À son retour, ses conclusions ont dérangé. « Mon rapport expliquait clairement que la France ne saurait pas gérer un accident comparable à Tchernobyl. Le sujet était jugé trop explosif », explique-t-il. Avec d'autres scientifiques, il est retourné sur place grâce à des missions autofinancées par des piges publiées notamment dans Science et Vie. Toujours en poste au ministère, il a même transmis des documents et des articles au Canard enchaîné sous le nom de Philippe Lecuyer.
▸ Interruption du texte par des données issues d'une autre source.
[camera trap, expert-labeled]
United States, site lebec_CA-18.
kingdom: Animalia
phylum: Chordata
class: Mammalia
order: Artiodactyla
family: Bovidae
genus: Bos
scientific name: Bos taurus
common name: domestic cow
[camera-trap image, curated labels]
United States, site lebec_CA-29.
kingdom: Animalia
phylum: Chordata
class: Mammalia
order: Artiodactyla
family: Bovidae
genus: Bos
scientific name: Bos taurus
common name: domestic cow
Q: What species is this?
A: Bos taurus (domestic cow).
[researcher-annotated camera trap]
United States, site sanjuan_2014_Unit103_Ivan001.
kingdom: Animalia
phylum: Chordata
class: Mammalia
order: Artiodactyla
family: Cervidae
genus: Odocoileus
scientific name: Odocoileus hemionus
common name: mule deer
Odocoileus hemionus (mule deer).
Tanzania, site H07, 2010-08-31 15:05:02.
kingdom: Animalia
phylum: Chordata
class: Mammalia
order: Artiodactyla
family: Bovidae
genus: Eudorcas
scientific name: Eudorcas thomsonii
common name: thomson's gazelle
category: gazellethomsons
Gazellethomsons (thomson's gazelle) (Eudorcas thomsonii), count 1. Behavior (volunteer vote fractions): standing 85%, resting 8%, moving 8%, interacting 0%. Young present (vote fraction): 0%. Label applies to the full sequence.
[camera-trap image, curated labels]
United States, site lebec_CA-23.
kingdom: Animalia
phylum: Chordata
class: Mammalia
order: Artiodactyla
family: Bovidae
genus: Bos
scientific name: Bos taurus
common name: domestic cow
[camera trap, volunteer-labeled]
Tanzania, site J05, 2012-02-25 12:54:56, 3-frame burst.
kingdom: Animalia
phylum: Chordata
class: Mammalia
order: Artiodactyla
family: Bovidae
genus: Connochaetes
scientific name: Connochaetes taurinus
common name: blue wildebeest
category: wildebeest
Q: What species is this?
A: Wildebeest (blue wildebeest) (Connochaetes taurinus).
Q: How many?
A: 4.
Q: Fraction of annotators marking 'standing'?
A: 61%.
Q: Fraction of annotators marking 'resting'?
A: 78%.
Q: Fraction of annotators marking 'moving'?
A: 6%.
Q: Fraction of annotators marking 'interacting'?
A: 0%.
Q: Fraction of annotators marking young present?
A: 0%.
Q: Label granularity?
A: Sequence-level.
Les chercheurs ont alors croisé doses de radiation et données médicales recueillies dans les dispensaires. « Nous avons constaté une dégradation réelle de l'état de santé des populations vivant dans les territoires contaminés non évacués », affirme-t-il.

Un débat toujours absent en France

Aujourd'hui encore, Patrice Miran estime que le débat sur les conséquences sanitaires de Tchernobyl n'a jamais vraiment eu lieu en France. « On parle d'une cinquantaine de morts. Mais il y a aussi les cancers, les populations exposées pendant des années », souligne-t-il. Après cette période, il a poursuivi une carrière internationale pour les Nations-Unies avant de s'installer à Vence. Mais Tchernobyl reste toujours présent dans sa mémoire. « Je continue à penser à tous ces gens rencontrés là-bas, cela marque une vie », confie-t-il.